Hopper stayed at Harvard after the war and helped develop the Mark II and Mark III.
She was the one who first called a computer problem a bug because one night the Mark II had a problem – a moth was stuck inside! Thus the term “debugging.”
She left active Naval service in 1946, and in 1949 she joined the Eckert-Mauchly Computer Corporation in Philadelphia. Three years later, in 1952, her programming team developed the first computer language which translated mathematical code into machine-readable binary code. Then the team developed Flow-Matic which used English words.
Her goal was to find user-friendly computer languages for the “average” person, even though she had been told she couldn’t because computers didn’t understand English. She was responsible for the success of COBOL, which by the 1970s was the most used computer language worldwide.
Amazing Grace
Grace was forced to retire from the Navy reserves in 1966. But shortly after, at the age of 60, she was called back to active service. Her subordinates nicknamed her “Amazing Grace,” and she continued in active duty for 19 years, working to standardize the Navy’s many computer languages.
Hopper retired as a rear admiral at the age of 79 – at that time the oldest serving officer in the U.S. Armed Forces. Yet she was most proud of her time as a teacher.
In his book Grace Hopper and the Invention of the Information Age, Kurt W. Beyer shares this information. When she was awarded the National Medal of Technology, she said, “If you ask me what accomplishment I’m most proud of, the answer would be all the young people I’ve trained over the years; that’s more important than writing the first compiler.” She continued to work until about a year before she died in 1991. She was buried in Arlington National Cemetery with full military honors.
Honors & Awards
Grace Hopper received more than 40 honorary degrees, and scholarships, professorships, awards, and conferences are named after her. Read that number again. Amazing Grace indeed!
Here are just a few of the other awards and notoriety she gained:
- Yale’s Wilbur Lucius Cross Medal
- The National Medal of Technology -the first woman to receive the nation’s highest technology award
- The U.S.S. Hopper, a guided-missile destroyer, named after her
- Defense Distinguished Service Medal – the highest non-combat decoration awarded by the DOD
- A posthumous recipient of the Presidential Medal of Freedom in 2016, the U.S.’s highest civilian honor, for contributions to the field of computer science
- Named the main character in Gene Luen Yang’s comic book series, Secret Coders
In 1994, the annual Grace Hopper Celebration was started to highlight the contributions of women in computing and tech. Today, it is the world’s largest gathering of female technologists allowing women worldwide to learn, network, and celebrate.
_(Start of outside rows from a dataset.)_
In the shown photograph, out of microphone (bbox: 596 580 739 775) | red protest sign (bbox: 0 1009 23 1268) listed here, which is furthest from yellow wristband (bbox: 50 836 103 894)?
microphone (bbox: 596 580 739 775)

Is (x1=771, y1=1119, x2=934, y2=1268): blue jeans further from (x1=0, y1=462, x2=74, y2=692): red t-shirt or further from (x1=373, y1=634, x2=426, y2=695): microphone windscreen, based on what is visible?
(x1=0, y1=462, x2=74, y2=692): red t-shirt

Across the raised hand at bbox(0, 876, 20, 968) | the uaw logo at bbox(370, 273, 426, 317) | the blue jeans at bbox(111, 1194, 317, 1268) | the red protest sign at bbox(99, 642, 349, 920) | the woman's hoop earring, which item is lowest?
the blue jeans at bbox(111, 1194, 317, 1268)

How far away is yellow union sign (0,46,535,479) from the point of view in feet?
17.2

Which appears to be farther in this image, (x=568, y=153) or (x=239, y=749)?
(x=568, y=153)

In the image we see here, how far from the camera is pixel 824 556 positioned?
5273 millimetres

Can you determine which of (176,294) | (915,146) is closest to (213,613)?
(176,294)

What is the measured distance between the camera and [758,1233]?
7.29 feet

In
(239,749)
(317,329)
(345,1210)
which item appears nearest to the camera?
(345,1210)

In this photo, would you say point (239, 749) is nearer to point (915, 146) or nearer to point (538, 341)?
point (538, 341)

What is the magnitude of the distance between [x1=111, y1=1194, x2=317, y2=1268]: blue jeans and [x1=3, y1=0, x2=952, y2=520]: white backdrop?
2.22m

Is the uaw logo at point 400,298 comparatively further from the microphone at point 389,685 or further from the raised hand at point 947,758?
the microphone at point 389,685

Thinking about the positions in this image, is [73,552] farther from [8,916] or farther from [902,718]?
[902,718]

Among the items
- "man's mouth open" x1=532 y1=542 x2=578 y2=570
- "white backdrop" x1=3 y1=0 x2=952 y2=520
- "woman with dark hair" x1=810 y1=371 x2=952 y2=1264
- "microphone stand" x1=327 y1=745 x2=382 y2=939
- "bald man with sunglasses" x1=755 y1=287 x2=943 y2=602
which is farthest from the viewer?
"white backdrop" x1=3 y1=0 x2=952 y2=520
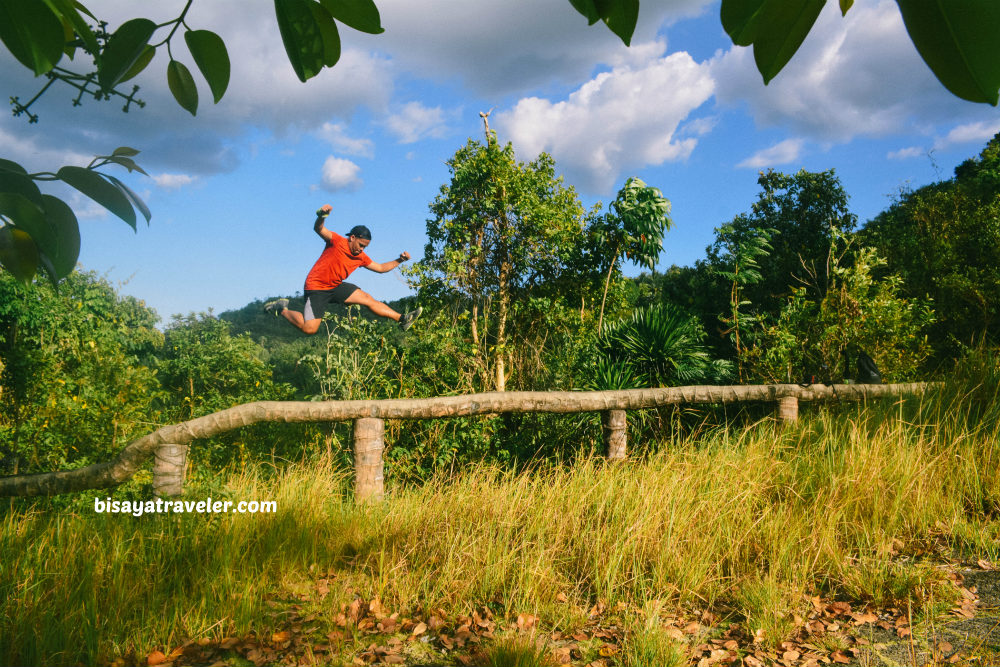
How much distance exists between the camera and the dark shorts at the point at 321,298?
6.05 m

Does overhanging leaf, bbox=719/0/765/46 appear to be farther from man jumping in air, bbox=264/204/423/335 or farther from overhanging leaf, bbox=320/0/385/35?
man jumping in air, bbox=264/204/423/335

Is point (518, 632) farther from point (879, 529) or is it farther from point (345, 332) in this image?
point (345, 332)

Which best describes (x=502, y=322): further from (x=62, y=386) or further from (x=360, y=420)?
(x=62, y=386)

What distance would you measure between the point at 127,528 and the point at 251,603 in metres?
1.13

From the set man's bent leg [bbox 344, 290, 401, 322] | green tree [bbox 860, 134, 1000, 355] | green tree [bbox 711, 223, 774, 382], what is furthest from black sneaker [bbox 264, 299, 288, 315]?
green tree [bbox 860, 134, 1000, 355]

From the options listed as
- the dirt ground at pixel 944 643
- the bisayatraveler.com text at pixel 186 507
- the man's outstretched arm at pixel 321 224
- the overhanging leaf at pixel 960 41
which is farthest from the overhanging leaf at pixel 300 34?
the man's outstretched arm at pixel 321 224

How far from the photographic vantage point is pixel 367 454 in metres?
4.27

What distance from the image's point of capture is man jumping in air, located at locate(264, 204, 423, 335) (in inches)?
235

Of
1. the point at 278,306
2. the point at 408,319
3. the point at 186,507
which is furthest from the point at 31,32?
the point at 408,319

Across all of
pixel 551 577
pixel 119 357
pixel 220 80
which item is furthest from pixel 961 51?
pixel 119 357

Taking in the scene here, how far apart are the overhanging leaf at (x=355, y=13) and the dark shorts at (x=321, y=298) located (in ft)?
18.5

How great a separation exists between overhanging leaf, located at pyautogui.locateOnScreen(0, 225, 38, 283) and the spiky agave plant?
5920mm

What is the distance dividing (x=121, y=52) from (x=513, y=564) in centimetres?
294

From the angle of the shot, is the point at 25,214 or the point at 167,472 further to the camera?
the point at 167,472
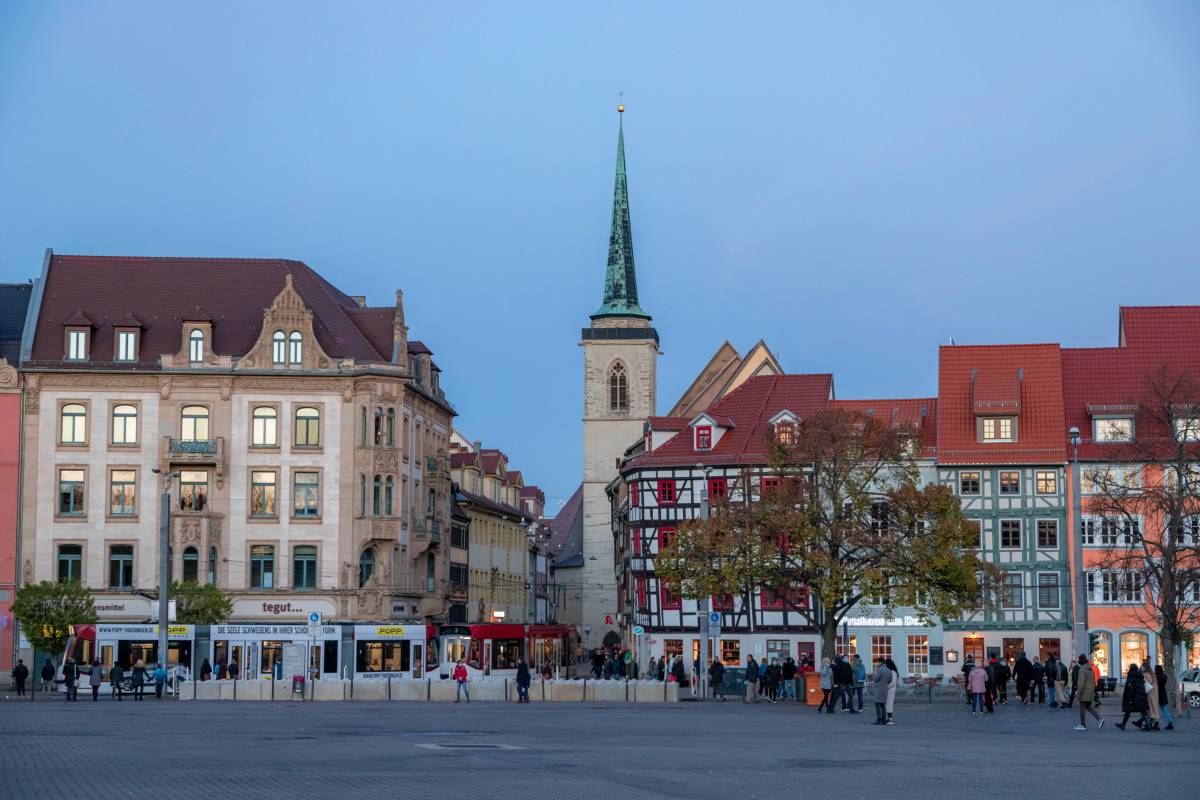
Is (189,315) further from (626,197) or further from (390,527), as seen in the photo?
(626,197)

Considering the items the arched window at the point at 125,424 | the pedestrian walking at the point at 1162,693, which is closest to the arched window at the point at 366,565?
the arched window at the point at 125,424

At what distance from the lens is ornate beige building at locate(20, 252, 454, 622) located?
251 feet

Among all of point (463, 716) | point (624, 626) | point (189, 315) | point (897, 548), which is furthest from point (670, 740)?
point (624, 626)

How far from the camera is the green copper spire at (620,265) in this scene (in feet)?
403

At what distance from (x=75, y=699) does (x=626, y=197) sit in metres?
74.5

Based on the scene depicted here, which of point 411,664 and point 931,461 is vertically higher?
point 931,461

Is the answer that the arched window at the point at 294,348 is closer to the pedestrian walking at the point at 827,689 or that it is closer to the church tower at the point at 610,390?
the pedestrian walking at the point at 827,689

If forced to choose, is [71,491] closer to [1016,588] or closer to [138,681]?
[138,681]

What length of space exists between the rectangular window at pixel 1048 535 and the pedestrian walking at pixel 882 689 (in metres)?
33.3

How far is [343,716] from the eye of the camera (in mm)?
45000

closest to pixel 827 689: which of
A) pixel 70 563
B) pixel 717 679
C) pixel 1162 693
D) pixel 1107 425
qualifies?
pixel 1162 693

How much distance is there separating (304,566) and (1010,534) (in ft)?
96.9

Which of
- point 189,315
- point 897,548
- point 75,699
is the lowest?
point 75,699

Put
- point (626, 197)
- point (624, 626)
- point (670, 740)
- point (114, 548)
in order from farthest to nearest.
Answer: point (626, 197), point (624, 626), point (114, 548), point (670, 740)
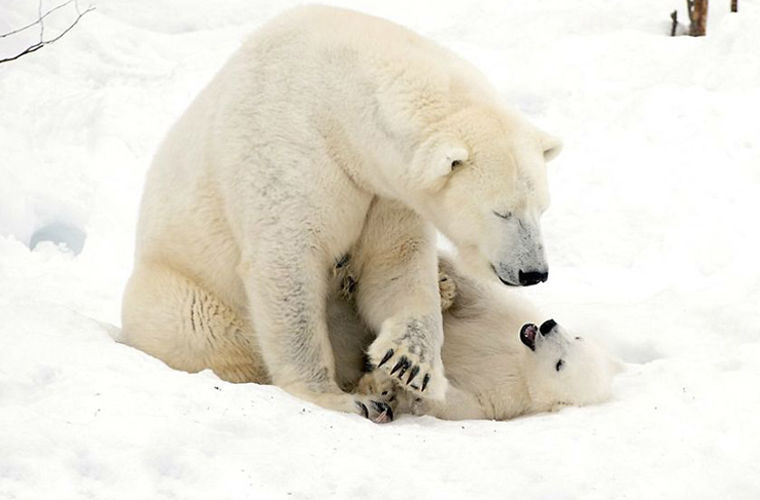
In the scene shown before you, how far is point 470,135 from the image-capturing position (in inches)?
152

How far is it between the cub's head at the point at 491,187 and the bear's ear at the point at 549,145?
1.7 inches

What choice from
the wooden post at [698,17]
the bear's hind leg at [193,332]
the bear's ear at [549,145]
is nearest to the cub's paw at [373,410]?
the bear's hind leg at [193,332]

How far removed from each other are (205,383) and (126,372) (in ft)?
Answer: 0.88

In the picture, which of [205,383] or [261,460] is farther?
[205,383]

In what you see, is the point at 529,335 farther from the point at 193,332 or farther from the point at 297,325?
the point at 193,332

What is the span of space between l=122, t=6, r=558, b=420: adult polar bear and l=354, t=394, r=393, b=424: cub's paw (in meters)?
0.07

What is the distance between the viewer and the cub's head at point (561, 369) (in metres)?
4.28

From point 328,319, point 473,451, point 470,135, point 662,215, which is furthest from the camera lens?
point 662,215

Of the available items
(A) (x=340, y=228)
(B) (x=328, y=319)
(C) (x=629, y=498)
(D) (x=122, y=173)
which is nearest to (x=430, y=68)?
(A) (x=340, y=228)

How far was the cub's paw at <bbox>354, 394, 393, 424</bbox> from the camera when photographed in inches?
163

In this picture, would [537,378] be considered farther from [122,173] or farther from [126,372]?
[122,173]

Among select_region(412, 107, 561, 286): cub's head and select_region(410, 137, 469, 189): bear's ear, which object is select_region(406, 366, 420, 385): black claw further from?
select_region(410, 137, 469, 189): bear's ear

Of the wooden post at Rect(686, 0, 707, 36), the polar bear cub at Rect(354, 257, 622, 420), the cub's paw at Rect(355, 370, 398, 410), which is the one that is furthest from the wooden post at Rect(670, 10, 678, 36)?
the cub's paw at Rect(355, 370, 398, 410)

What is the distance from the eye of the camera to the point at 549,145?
406 cm
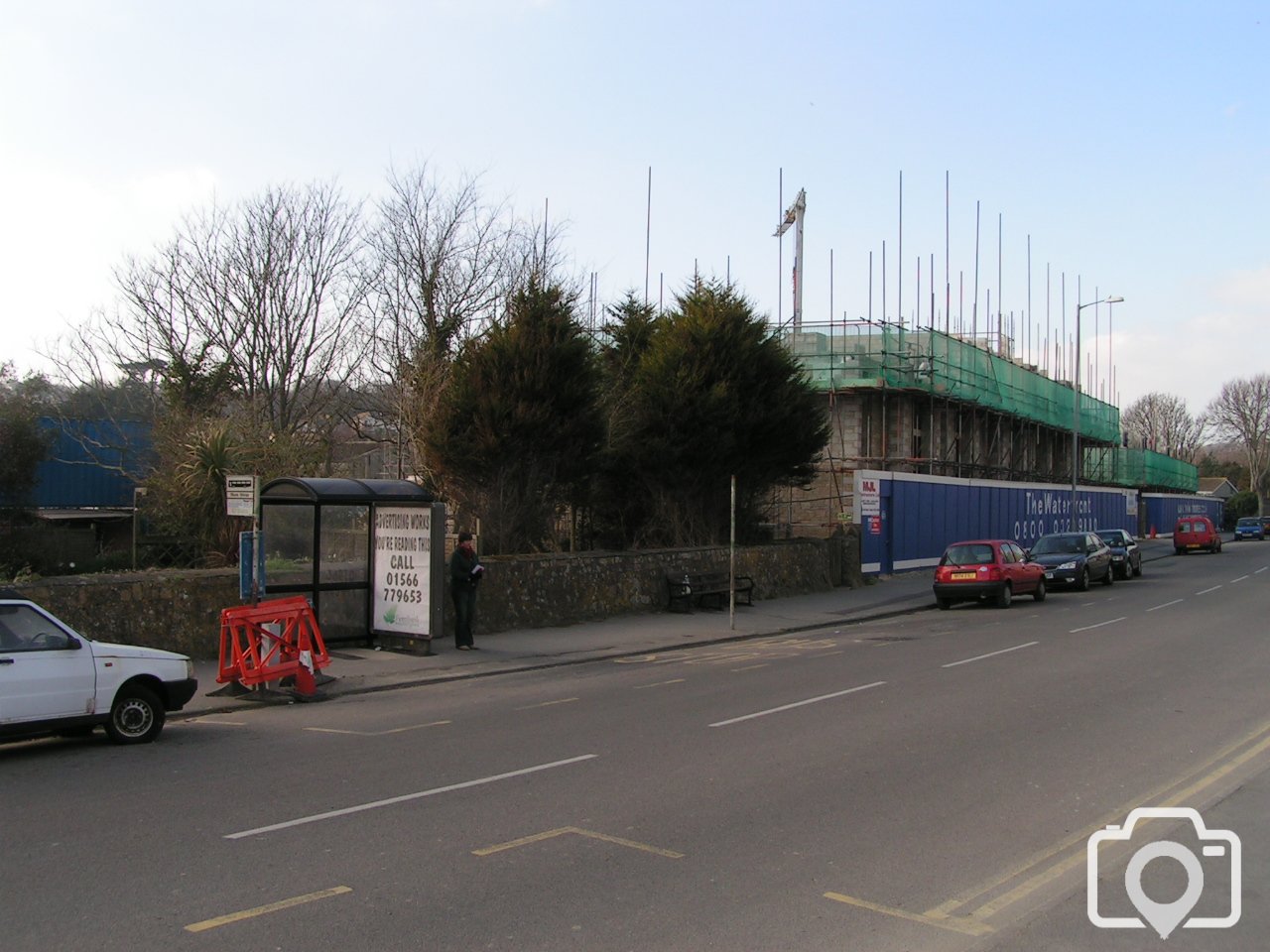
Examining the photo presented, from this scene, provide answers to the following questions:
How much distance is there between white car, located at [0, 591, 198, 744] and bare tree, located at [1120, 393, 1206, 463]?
4780 inches

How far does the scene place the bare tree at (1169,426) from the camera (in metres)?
118

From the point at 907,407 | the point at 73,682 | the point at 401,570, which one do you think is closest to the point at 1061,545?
the point at 907,407

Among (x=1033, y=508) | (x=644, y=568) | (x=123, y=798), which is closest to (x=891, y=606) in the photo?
(x=644, y=568)

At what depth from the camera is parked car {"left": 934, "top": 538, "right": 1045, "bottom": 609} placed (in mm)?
25125

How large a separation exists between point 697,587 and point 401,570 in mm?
8294

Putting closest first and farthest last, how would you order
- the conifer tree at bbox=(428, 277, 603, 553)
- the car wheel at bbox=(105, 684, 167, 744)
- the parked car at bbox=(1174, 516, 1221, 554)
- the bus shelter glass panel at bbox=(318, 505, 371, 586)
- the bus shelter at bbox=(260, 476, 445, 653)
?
the car wheel at bbox=(105, 684, 167, 744), the bus shelter at bbox=(260, 476, 445, 653), the bus shelter glass panel at bbox=(318, 505, 371, 586), the conifer tree at bbox=(428, 277, 603, 553), the parked car at bbox=(1174, 516, 1221, 554)

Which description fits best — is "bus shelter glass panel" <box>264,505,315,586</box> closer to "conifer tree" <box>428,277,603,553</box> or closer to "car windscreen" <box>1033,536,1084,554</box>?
"conifer tree" <box>428,277,603,553</box>

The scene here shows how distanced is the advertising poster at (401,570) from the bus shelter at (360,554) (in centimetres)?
1

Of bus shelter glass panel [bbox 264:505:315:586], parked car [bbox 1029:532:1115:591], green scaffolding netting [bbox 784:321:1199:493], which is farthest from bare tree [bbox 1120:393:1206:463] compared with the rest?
bus shelter glass panel [bbox 264:505:315:586]

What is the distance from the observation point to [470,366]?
22.9 metres

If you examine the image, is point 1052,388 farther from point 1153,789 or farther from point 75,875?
point 75,875

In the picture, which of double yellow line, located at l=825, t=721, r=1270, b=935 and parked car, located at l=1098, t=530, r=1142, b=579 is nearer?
double yellow line, located at l=825, t=721, r=1270, b=935

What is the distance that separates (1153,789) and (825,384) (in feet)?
106

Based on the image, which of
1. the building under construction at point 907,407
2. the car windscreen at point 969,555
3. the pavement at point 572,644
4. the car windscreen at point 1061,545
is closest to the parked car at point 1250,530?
the building under construction at point 907,407
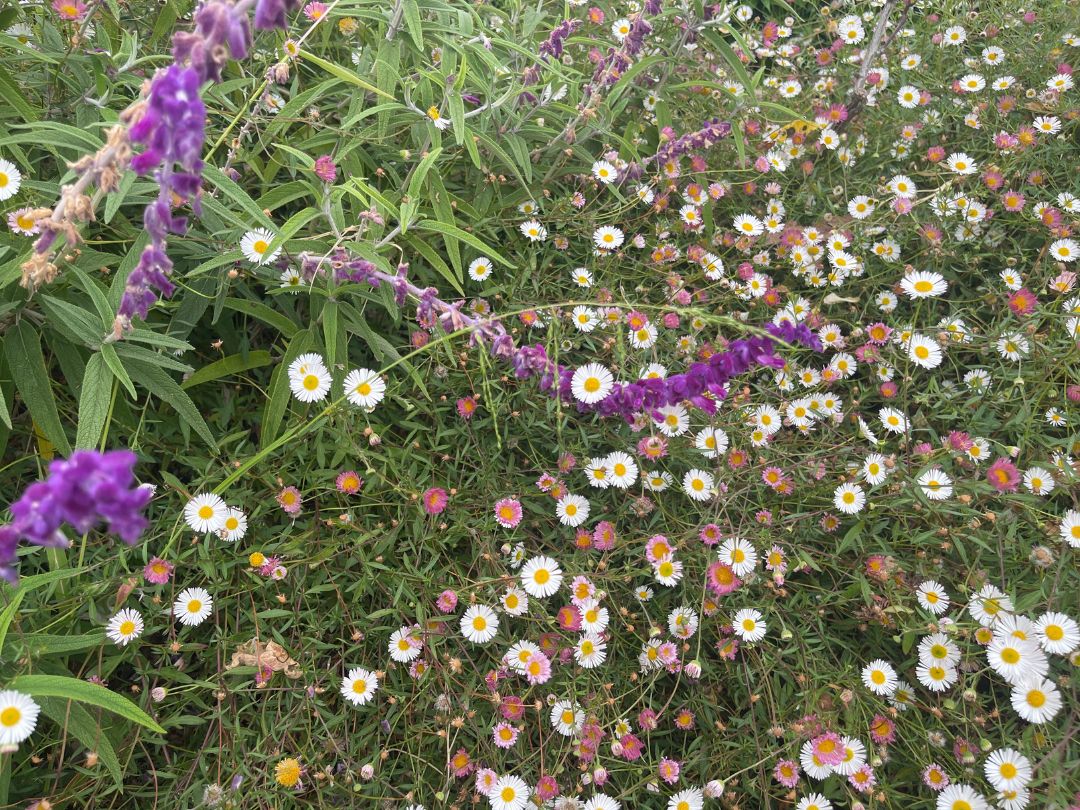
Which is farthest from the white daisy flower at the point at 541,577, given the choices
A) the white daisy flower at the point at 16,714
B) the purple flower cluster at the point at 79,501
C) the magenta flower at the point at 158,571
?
the purple flower cluster at the point at 79,501

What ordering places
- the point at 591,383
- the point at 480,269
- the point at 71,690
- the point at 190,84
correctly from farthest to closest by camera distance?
the point at 480,269 → the point at 591,383 → the point at 71,690 → the point at 190,84

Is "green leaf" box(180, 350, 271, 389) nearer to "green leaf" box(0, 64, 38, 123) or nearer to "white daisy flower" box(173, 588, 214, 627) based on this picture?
"white daisy flower" box(173, 588, 214, 627)

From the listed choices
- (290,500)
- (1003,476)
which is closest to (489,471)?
(290,500)

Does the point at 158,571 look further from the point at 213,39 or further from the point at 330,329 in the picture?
the point at 213,39

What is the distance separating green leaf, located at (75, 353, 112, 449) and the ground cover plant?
0.01 meters

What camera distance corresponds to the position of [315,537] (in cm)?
213

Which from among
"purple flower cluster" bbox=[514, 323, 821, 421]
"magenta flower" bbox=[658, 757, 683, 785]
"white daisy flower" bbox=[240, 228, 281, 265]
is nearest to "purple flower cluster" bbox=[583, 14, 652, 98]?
"purple flower cluster" bbox=[514, 323, 821, 421]

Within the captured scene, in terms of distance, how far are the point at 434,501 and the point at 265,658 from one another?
0.61m

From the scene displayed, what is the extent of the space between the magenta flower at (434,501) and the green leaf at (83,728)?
943 mm

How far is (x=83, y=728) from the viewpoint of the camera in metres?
1.65

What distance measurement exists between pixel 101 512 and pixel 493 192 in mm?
2041

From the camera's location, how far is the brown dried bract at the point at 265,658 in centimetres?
183

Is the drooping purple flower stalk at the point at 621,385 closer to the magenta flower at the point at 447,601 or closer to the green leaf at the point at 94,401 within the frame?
the green leaf at the point at 94,401

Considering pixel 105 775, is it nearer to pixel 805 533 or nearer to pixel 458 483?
pixel 458 483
My Takeaway From This Woman
Grace Hopper wrote the world’s first computer programming manual. Sometimes I struggle with the English language. I remember when I went to college in the early 1980s and took a course on COBOL. It was apparent pretty quickly that a degree in computer programming was not in my future! She could translate something that no one else could see.
What inspires me about Grace Hopper is what inspires me about the notorious RBG and all the other women I mentioned. She (and they) were pioneers in their fields; they fought fiercely for women and women’s rights; they believed in the strength and intelligence that women bring to the playing field and refused to back down; they continued to fight the good fight until the end.
This is an extremely well-crafted and well-researched story of the life and accomplishments of Amazing Grace! Many young women, and the whole Navy too, loved and were guided by RADM Hopper … and she loved wearing the Blue and Gold.
“Well Donel” again from your proud Dad.
Thank you! I really enjoyed learning more about this amazing woman!